In opening an impeachment inquiry, Congress must confront other questions that Mr. Mueller was not asked to answer — the most important of which is whether President Trump has engaged in other constitutionally repugnant abuses of power. In addition to obstruction of justice, there are at least two more, independent bases for impeachment that Congress should assess.
[. . .]
The American people deserve a process that will facilitate a thorough assessment of the evidence presented and the gravity of the president’s misconduct. Far from being a distraction from Congress’s other responsibilities, checking abuses of executive powers is one of its core functions.
Mr. Trump has spent his entire presidency trying to foreclose the possibility of accountability for his misdeeds. Mr. Mueller, in his testimony on Wednesday, made clear that such a path is unacceptable. Congress must take it from here.
I’ll just add one more observation: Some may have hoped that Mueller would land a death blow against this degenerate and absurd presidency with his appearances before the Judiciary and Intelligence committees. Some may still hope that the House of Representatives will do what it needs to do, and begin an impeachment inquiry in order to demonstrate the “legislative purpose” that will help relevant committees get the documents and fact witnesses that they need.

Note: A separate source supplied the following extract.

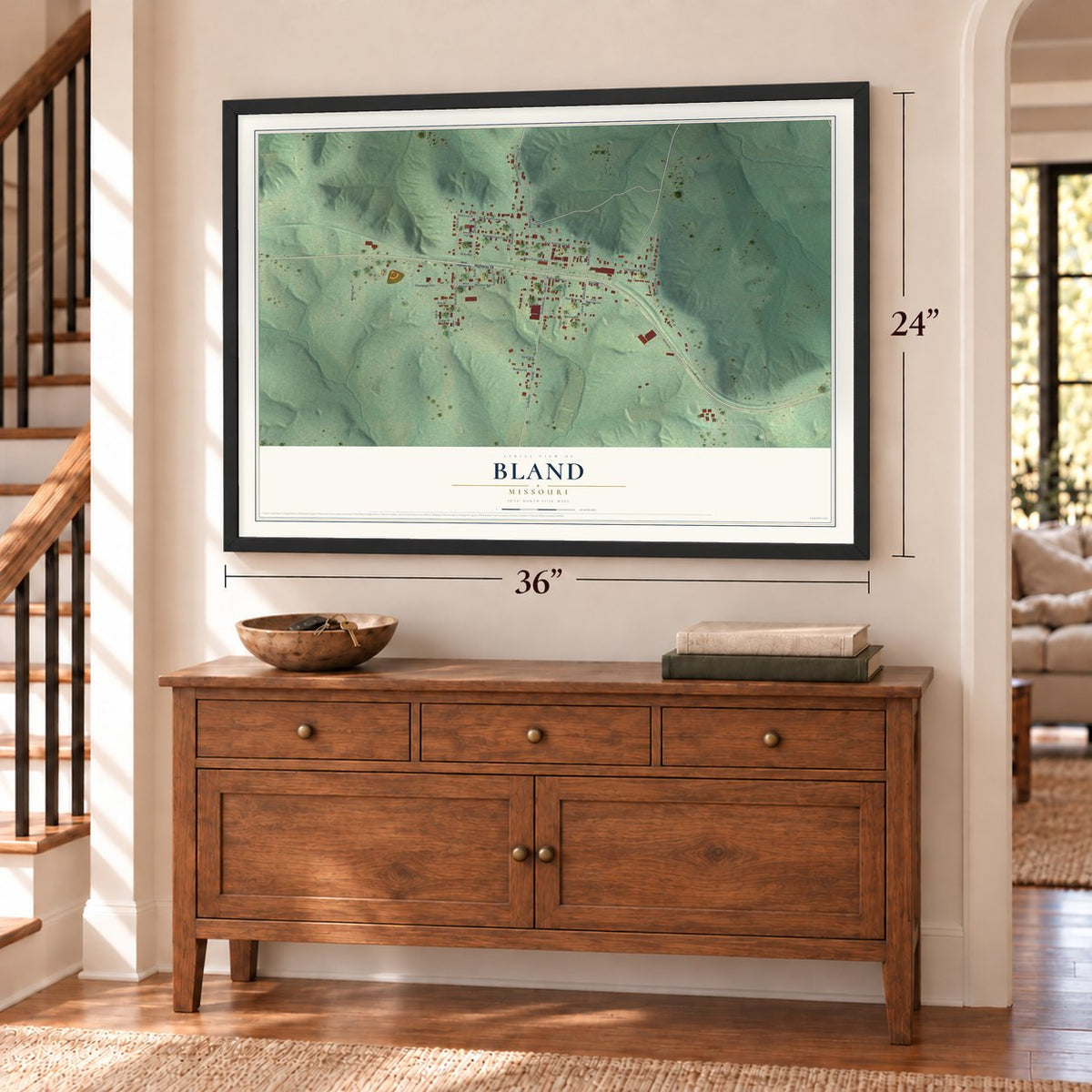 Bland, Missouri map, 24 x 36 inch print in a black frame above a dresser by a staircase
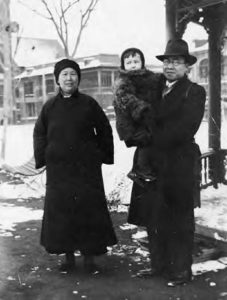 a man with glasses and top hat wears a coat, holding a small child wearing a fur coat. Next to them is a woman in a long dark coat, smiling.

Some may still hope that the full House of Representatives will do what they would do in any sane and decent world, and impeach the president of the United States, regardless of what Mitch McConnell and a Republican Senate will do in response. But while it is well, proper and justified for us to expect and demand that our public officials do the right thing, at the end of the day, in a democracy such as ours, the power to remedy the current, awful situation, ultimately lies in our own hands, and we can exercise that power when we go and vote.
I hope that our public officials turn out to be heroes. But we have the power to be the heroes our country needs and deserves at this dangerous and appalling moment in American history. Let us use that power when the time comes for us to use it. Donald Trump and his minions show America at its worst. We can show the true face of America–America at its best–by voting Donald Trump and his enablers into political oblivion.
More than once–throughout his report, and during the course of his testimony before the Judiciary and Intelligence committees–Robert Mueller stated that because of the Office of Legal Counsel’s memo on the subject, Donald Trump, the sitting president of the United States, could not be indicted. But as Mueller also said today, a formerpresident can be indicted.
And wouldn’t that be a lovely sight to see? The sooner Donald Trump becomes a former president, the sooner all of us can see that lovely sight. All that is required for that to happen is for us to be the heroes our country needs and deserves.
Be those heroes. That is the ultimate takeaway message from the Mueller hearings.